**Reading text:**
==================================================

Saturday, October 09, 2021

Further alternative realities

The last blog briefly spoke about alternative realities, something of a theme which is always rattling around the back of my head. And as we live in increasingly unreal times, freshly amazed that things could turn out like this, it's an idea which feels increasingly relevant, another poem on that theme:


Hi-ho silver away

 

Crossing between

The parts of years

Seamlessly, as if

 

I have a lengthy series of apologies to make

 

One could only see

the moments between

from a distance

 

mostly for minor infractions

 

the accretion of time

layering, sedimentary

time, ossifying

 

like making you listen to my awful band

 

the unnameable

horror of the depths

the layers of green

 

like only ever projecting

 

the silence of

the midsummer house

its isolation

 

like never listening

 

the headland viewed

from above

a panning camera

 

I’ve only recently learned

 

land undulating in time

with the sea’s swells

a slow echo

 

that every act of indifference

 

an endless ripple

like a slowly shaken carpet

the Earth’s co

 

has consequences

 

-respondent sine waves

Slow, sad, imagined

Shuddering, unstoppable

 

And the land keens at minor slights

 

coursing along an imagined England

shaking it to the core

rattling its raddled heart

 

parched peas in a tin can

 

on a sun-stricken street in Kirby

I saw a three wheeled pram

Pushed determinedly

 

What have I done

 

I saw bombs fall where they’d

Make no sound

I watched the moss absorb history

 Taking the stories down into

The peat which

Rents stories

By the century

 And this arc this

Imagined England

Cutting itself loose from reality

Cutting itself away

From every thing but itself

 Watching its flights of roosting birds

Arrowing in flexing the sky

To hunker down for the night

 

Hold tight, everyone.

==================================================

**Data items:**
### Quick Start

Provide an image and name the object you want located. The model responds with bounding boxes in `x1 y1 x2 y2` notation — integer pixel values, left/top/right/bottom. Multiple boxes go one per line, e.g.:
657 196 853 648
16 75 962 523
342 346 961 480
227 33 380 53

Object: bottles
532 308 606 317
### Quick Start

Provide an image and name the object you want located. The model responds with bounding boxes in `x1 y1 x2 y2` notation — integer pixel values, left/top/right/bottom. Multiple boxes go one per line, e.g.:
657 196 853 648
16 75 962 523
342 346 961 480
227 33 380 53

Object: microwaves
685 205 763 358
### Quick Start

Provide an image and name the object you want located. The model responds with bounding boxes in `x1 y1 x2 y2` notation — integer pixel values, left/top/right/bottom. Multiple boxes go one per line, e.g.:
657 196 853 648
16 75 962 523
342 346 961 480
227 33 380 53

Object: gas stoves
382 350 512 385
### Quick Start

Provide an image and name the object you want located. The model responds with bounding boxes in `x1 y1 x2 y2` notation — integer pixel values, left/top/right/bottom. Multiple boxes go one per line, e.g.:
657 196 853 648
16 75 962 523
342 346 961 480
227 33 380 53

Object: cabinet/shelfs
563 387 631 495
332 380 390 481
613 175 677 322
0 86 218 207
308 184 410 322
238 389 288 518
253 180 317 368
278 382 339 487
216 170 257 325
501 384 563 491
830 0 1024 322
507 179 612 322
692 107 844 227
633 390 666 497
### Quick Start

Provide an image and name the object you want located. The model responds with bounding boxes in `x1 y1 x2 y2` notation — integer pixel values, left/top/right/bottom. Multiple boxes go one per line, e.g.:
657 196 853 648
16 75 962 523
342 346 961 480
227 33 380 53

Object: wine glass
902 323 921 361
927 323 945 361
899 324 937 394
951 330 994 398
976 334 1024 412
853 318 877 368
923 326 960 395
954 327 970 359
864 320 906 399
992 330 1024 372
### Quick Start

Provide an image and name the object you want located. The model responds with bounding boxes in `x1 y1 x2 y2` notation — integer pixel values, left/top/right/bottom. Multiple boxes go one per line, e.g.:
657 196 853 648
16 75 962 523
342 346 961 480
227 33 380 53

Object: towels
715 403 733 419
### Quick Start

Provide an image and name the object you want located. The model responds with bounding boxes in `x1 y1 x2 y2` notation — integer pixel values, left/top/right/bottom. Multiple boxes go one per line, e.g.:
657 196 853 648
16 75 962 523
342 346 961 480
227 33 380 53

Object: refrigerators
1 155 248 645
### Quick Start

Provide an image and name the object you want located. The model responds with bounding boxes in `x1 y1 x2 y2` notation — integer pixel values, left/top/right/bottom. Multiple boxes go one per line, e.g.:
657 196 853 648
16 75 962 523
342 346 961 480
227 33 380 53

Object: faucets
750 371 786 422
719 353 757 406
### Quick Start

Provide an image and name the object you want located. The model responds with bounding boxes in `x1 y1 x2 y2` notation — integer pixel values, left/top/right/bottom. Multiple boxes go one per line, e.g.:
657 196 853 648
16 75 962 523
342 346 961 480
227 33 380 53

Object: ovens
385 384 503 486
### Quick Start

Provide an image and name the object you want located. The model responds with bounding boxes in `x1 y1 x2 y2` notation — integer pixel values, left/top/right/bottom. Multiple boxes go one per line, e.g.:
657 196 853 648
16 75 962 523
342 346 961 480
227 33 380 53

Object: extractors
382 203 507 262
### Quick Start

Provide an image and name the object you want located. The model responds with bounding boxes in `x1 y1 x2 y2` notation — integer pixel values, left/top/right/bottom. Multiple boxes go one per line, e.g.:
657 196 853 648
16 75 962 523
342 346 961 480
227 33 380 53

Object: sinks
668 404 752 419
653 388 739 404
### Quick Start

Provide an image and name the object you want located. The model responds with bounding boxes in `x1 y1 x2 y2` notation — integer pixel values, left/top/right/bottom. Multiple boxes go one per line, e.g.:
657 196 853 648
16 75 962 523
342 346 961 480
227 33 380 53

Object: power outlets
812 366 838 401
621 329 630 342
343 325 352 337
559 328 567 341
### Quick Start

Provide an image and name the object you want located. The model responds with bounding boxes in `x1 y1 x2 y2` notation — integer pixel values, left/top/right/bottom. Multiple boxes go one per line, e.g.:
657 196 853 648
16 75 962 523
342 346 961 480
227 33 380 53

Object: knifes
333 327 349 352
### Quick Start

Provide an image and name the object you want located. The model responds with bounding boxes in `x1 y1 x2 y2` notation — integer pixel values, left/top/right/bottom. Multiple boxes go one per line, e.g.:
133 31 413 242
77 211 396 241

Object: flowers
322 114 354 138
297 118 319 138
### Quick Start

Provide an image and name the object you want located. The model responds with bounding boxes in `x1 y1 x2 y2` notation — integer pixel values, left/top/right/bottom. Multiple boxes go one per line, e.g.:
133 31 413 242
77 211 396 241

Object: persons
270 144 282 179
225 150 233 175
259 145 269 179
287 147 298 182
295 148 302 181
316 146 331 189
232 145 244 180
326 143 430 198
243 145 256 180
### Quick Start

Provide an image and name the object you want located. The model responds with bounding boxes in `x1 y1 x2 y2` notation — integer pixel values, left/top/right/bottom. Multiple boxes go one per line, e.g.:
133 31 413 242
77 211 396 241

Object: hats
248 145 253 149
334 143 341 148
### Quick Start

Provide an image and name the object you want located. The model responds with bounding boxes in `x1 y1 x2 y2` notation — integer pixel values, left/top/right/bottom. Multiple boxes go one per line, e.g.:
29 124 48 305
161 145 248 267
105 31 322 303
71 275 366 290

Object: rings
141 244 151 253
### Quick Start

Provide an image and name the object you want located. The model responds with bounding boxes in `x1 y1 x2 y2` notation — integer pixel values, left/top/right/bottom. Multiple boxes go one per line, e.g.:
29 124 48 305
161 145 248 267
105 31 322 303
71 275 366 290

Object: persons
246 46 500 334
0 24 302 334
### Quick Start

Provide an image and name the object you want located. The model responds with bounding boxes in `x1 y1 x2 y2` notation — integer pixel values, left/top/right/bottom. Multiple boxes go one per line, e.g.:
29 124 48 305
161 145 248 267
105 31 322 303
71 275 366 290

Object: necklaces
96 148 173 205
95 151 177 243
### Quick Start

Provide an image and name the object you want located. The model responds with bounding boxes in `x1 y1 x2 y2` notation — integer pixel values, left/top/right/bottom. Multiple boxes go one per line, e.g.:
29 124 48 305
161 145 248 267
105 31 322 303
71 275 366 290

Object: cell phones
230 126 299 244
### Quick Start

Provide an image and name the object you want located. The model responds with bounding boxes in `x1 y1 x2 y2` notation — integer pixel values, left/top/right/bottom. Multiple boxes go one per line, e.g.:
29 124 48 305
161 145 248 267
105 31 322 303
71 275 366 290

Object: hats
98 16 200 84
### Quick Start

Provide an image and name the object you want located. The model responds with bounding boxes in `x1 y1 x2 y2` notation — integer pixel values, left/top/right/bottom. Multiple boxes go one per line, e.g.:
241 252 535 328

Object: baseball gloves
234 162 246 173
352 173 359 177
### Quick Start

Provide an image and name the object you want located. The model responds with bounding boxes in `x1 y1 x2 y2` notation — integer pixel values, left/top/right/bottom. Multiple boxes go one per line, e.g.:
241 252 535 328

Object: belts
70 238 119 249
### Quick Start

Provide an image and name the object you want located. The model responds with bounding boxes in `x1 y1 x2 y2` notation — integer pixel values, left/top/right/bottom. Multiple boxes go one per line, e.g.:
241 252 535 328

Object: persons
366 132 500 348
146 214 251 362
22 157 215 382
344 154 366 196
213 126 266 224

==================================================

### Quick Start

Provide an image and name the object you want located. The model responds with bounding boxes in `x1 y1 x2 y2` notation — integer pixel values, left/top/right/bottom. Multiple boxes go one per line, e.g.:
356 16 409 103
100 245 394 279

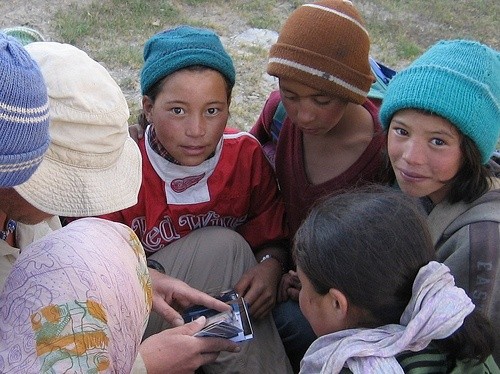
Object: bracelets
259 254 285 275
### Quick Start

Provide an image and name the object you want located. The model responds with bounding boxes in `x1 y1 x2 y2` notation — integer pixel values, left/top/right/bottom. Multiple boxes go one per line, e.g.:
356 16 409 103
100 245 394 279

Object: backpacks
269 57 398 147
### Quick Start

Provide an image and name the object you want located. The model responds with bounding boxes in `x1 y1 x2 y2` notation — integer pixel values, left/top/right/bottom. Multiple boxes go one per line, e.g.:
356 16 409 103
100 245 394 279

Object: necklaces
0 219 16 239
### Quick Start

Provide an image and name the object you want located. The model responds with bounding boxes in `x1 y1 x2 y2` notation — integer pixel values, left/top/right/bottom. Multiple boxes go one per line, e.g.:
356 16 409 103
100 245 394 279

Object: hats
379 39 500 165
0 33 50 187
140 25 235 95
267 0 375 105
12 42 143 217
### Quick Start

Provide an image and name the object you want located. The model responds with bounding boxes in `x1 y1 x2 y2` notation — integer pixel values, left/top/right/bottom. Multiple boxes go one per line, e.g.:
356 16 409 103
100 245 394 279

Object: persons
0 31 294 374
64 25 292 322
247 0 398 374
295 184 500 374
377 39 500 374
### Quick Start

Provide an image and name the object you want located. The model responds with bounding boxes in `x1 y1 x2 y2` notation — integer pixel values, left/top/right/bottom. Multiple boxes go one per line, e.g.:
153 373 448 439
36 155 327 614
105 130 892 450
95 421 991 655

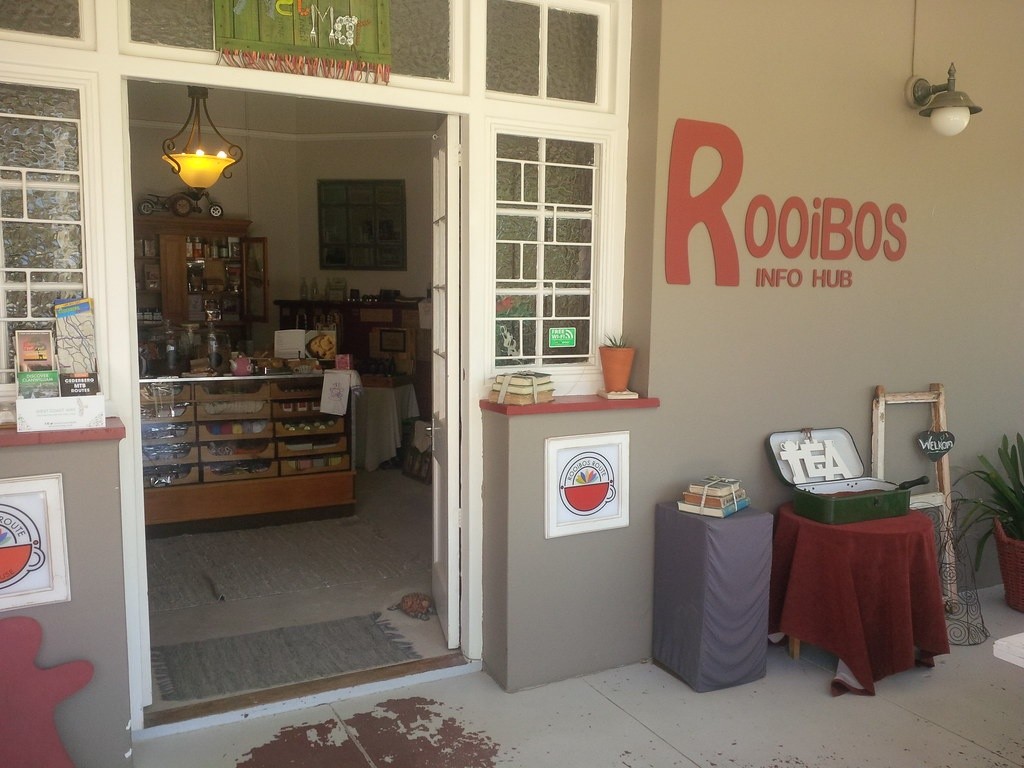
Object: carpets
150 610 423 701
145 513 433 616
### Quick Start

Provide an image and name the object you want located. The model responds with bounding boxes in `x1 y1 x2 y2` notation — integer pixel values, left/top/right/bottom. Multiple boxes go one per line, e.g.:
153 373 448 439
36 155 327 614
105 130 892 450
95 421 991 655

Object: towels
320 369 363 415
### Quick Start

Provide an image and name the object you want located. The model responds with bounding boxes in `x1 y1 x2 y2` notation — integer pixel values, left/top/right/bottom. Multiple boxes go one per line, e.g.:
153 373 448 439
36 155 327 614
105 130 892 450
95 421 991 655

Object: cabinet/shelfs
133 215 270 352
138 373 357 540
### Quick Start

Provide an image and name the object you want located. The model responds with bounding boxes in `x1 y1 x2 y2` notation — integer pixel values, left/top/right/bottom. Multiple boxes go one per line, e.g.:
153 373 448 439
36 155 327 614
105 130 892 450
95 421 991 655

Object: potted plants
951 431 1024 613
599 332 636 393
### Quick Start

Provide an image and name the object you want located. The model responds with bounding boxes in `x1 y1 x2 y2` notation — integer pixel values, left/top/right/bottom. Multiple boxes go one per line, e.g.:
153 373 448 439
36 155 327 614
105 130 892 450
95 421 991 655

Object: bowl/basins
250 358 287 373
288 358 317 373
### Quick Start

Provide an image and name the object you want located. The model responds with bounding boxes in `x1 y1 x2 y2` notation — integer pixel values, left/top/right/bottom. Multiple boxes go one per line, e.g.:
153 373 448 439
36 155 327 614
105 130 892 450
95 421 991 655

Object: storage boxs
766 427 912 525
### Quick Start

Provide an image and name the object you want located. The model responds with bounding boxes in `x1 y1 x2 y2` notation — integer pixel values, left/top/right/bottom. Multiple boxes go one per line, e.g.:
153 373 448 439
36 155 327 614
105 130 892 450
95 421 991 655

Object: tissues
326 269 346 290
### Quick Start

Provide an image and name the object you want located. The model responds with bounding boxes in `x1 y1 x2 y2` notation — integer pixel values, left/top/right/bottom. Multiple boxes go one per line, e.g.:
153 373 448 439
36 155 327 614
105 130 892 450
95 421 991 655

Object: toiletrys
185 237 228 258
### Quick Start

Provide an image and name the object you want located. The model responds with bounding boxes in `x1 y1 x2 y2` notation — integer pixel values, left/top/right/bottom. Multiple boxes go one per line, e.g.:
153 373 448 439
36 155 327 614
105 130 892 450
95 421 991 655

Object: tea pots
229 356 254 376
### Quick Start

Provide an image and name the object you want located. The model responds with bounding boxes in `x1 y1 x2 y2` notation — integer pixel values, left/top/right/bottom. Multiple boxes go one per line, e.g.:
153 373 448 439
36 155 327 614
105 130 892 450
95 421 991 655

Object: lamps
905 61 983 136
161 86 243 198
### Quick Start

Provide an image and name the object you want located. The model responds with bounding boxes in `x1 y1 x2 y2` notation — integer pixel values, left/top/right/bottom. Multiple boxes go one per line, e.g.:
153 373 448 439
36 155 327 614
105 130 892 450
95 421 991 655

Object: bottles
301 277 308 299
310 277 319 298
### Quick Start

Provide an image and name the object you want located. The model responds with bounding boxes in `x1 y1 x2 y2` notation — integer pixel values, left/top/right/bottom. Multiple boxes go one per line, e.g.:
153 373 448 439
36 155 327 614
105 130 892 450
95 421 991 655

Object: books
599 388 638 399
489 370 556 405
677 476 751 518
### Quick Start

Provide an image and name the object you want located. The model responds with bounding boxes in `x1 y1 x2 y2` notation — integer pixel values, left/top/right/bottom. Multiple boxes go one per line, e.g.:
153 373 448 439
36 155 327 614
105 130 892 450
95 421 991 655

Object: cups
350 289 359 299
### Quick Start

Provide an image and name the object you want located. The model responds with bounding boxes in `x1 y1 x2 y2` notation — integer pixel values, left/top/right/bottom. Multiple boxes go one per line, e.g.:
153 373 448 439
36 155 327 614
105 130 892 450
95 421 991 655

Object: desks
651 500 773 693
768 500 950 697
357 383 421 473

==================================================

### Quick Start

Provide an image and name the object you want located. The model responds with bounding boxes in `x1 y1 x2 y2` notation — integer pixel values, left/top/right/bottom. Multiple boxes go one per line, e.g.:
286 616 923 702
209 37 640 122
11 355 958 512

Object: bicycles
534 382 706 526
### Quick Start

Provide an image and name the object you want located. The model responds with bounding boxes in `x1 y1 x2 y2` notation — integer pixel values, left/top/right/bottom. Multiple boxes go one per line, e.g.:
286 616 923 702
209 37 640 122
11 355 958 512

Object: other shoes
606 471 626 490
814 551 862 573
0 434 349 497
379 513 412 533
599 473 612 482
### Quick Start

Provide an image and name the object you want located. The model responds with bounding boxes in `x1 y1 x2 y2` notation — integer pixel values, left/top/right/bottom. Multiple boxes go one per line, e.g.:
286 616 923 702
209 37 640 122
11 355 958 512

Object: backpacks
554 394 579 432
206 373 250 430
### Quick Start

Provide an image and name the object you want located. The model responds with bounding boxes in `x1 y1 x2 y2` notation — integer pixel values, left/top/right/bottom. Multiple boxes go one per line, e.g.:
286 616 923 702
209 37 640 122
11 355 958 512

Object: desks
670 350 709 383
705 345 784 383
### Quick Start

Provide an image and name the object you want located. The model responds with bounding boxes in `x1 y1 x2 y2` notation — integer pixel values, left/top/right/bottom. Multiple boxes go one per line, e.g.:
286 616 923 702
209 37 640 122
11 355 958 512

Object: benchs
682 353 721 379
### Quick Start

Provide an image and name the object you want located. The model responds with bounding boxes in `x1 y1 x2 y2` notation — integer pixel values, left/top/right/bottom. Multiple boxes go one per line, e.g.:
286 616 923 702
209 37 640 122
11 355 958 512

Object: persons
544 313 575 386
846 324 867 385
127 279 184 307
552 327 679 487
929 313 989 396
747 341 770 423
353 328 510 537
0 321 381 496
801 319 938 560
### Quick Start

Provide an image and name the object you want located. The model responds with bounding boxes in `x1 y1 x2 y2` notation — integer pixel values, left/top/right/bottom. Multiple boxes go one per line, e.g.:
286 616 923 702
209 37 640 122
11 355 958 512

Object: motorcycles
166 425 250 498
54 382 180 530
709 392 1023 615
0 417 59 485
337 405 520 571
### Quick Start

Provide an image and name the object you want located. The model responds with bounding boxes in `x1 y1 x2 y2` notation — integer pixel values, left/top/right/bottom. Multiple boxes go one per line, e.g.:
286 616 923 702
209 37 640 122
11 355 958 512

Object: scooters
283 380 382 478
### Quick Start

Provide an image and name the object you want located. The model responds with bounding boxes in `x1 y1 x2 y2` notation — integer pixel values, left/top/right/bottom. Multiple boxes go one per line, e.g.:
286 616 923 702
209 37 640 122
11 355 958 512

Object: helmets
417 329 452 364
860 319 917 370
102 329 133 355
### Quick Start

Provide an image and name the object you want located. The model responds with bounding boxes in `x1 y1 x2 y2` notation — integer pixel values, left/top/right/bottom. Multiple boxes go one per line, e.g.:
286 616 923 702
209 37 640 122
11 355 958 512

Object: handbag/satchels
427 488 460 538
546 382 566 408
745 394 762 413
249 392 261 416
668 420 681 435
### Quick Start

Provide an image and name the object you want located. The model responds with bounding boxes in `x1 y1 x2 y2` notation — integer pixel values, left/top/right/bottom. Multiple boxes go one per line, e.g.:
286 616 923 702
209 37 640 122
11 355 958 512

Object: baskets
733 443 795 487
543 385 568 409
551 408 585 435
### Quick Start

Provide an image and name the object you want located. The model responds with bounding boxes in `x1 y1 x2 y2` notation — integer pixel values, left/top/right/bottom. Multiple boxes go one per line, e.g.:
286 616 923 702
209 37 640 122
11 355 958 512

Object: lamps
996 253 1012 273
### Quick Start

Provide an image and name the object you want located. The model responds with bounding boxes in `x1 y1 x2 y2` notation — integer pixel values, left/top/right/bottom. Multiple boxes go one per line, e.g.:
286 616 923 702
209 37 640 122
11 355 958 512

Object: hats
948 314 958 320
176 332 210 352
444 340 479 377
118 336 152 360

==================================================

**Problem details:**
Reproduce everything in the blog post above from "Cutting itself away" down to "Hold tight, everyone.", word for word.

**The solution:**
Cutting itself away

From every thing but itself

 Watching its flights of roosting birds

Arrowing in flexing the sky

To hunker down for the night

 

Hold tight, everyone.